What is required:
Write out the entries again from the line containing "Within this displayed" through the end of the entries, swapping "goose beak" for "goose bill" and leaving everything else unchanged.

Listed records:
--- START ---

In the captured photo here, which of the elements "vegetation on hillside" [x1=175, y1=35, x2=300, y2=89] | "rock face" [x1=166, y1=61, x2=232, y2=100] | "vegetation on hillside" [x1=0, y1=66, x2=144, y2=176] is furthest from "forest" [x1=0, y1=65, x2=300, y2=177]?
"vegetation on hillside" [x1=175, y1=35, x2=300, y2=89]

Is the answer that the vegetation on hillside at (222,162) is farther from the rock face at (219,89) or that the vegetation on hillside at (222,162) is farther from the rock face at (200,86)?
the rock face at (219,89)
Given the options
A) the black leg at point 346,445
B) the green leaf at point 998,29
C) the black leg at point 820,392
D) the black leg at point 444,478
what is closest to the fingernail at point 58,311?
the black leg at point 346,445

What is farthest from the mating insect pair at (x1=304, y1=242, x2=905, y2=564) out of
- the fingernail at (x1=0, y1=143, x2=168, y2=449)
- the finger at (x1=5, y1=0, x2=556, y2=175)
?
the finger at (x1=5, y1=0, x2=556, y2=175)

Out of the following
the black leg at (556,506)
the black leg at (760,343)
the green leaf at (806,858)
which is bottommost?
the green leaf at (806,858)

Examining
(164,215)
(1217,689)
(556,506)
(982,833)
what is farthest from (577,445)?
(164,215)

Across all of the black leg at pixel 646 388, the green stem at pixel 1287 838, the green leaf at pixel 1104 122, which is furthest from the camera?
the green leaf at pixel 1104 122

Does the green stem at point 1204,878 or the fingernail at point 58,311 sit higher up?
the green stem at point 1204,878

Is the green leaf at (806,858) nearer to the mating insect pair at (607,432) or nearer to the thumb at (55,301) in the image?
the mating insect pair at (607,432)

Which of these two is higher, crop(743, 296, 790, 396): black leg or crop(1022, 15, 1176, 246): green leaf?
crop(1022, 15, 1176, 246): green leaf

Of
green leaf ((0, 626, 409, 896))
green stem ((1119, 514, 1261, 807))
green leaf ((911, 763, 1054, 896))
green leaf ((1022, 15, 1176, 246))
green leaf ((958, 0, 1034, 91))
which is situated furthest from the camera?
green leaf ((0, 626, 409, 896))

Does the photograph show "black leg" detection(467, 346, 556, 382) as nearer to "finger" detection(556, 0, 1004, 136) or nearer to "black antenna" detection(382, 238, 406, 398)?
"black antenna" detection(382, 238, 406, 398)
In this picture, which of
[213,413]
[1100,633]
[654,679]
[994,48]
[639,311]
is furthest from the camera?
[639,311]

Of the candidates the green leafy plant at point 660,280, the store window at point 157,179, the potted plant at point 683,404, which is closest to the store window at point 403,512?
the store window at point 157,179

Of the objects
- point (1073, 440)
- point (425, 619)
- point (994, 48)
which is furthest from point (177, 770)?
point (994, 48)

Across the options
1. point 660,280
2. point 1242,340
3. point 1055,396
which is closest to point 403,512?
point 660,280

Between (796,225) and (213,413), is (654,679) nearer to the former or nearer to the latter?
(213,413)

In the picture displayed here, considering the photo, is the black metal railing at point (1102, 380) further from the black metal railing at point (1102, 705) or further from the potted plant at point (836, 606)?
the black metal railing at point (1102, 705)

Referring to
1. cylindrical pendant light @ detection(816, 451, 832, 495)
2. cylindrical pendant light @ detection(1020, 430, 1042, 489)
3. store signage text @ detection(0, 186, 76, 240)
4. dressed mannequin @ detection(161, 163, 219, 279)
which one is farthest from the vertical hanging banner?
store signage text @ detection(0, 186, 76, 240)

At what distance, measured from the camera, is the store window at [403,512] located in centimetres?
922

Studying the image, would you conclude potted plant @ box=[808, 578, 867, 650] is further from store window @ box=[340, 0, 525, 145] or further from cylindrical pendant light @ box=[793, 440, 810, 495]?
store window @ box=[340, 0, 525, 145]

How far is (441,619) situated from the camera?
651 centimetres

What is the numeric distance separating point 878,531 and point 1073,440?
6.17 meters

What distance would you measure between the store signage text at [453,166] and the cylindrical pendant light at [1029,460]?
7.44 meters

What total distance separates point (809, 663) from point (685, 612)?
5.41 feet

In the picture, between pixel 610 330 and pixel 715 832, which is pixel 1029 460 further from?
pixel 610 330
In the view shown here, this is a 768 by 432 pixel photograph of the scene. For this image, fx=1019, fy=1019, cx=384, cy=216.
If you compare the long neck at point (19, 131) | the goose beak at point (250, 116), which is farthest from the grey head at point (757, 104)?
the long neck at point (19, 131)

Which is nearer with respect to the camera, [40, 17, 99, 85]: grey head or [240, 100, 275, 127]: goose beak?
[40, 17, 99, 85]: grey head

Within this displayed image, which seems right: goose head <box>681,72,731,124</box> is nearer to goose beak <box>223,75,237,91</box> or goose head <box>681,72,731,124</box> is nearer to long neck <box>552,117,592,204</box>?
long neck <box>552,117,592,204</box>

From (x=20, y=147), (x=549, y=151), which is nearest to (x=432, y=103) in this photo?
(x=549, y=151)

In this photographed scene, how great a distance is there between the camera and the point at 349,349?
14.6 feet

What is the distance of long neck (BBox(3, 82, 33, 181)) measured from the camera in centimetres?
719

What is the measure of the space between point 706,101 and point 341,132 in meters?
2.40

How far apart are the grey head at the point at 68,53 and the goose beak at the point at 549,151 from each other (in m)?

--- END ---

Solution to the problem:
Within this displayed image, which seems right: goose head <box>681,72,731,124</box> is nearer to goose bill <box>223,75,237,91</box> or goose head <box>681,72,731,124</box> is nearer to long neck <box>552,117,592,204</box>?
long neck <box>552,117,592,204</box>

From (x=20, y=147), (x=549, y=151), which is nearest to (x=432, y=103) in this photo?
(x=549, y=151)

In this photographed scene, how great a distance is there between the camera and the point at 349,349?
14.6 feet

What is the distance of long neck (BBox(3, 82, 33, 181)) measured from the camera in centimetres?
719

What is the measure of the space between point 706,101 and point 341,132 in meters?
2.40

How far apart are the grey head at the point at 68,53 and the goose bill at the point at 549,151 from each other (in m)?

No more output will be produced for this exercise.